(Excerpts from a dataset)
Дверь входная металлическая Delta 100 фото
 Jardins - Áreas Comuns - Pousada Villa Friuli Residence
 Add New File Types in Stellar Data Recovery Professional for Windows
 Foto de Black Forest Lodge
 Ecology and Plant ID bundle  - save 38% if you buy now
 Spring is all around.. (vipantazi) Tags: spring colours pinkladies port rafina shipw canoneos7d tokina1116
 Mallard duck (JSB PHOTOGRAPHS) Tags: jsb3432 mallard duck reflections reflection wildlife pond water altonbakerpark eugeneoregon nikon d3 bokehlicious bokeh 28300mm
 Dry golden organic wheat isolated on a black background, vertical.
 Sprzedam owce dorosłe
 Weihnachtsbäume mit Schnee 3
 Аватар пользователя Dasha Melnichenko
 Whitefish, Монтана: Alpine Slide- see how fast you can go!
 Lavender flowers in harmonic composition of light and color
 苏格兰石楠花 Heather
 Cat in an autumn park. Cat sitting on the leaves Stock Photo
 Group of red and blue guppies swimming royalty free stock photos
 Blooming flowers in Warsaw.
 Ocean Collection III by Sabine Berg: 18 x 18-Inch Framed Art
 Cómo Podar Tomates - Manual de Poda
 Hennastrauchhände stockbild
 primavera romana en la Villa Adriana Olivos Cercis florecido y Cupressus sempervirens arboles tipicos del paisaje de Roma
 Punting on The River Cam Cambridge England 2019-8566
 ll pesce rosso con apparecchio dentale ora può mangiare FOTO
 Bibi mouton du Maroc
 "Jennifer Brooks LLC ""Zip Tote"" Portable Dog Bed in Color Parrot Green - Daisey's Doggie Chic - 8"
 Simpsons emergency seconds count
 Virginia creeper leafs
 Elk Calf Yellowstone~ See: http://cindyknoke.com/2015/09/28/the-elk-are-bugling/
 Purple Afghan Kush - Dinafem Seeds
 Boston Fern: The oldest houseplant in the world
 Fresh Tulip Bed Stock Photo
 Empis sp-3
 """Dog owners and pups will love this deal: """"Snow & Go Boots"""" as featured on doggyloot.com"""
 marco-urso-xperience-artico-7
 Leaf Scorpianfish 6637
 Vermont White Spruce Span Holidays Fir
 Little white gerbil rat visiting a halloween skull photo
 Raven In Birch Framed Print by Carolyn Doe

> _About this exercise_: So that the data stays intact, repeat all of it exactly.

> _Written answer_:
Дверь входная металлическая Delta 100 фото
 Jardins - Áreas Comuns - Pousada Villa Friuli Residence
 Add New File Types in Stellar Data Recovery Professional for Windows
 Foto de Black Forest Lodge
 Ecology and Plant ID bundle  - save 38% if you buy now
 Spring is all around.. (vipantazi) Tags: spring colours pinkladies port rafina shipw canoneos7d tokina1116
 Mallard duck (JSB PHOTOGRAPHS) Tags: jsb3432 mallard duck reflections reflection wildlife pond water altonbakerpark eugeneoregon nikon d3 bokehlicious bokeh 28300mm
 Dry golden organic wheat isolated on a black background, vertical.
 Sprzedam owce dorosłe
 Weihnachtsbäume mit Schnee 3
 Аватар пользователя Dasha Melnichenko
 Whitefish, Монтана: Alpine Slide- see how fast you can go!
 Lavender flowers in harmonic composition of light and color
 苏格兰石楠花 Heather
 Cat in an autumn park. Cat sitting on the leaves Stock Photo
 Group of red and blue guppies swimming royalty free stock photos
 Blooming flowers in Warsaw.
 Ocean Collection III by Sabine Berg: 18 x 18-Inch Framed Art
 Cómo Podar Tomates - Manual de Poda
 Hennastrauchhände stockbild
 primavera romana en la Villa Adriana Olivos Cercis florecido y Cupressus sempervirens arboles tipicos del paisaje de Roma
 Punting on The River Cam Cambridge England 2019-8566
 ll pesce rosso con apparecchio dentale ora può mangiare FOTO
 Bibi mouton du Maroc
 "Jennifer Brooks LLC ""Zip Tote"" Portable Dog Bed in Color Parrot Green - Daisey's Doggie Chic - 8"
 Simpsons emergency seconds count
 Virginia creeper leafs
 Elk Calf Yellowstone~ See: http://cindyknoke.com/2015/09/28/the-elk-are-bugling/
 Purple Afghan Kush - Dinafem Seeds
 Boston Fern: The oldest houseplant in the world
 Fresh Tulip Bed Stock Photo
 Empis sp-3
 """Dog owners and pups will love this deal: """"Snow & Go Boots"""" as featured on doggyloot.com"""
 marco-urso-xperience-artico-7
 Leaf Scorpianfish 6637
 Vermont White Spruce Span Holidays Fir
 Little white gerbil rat visiting a halloween skull photo
 Raven In Birch Framed Print by Carolyn Doe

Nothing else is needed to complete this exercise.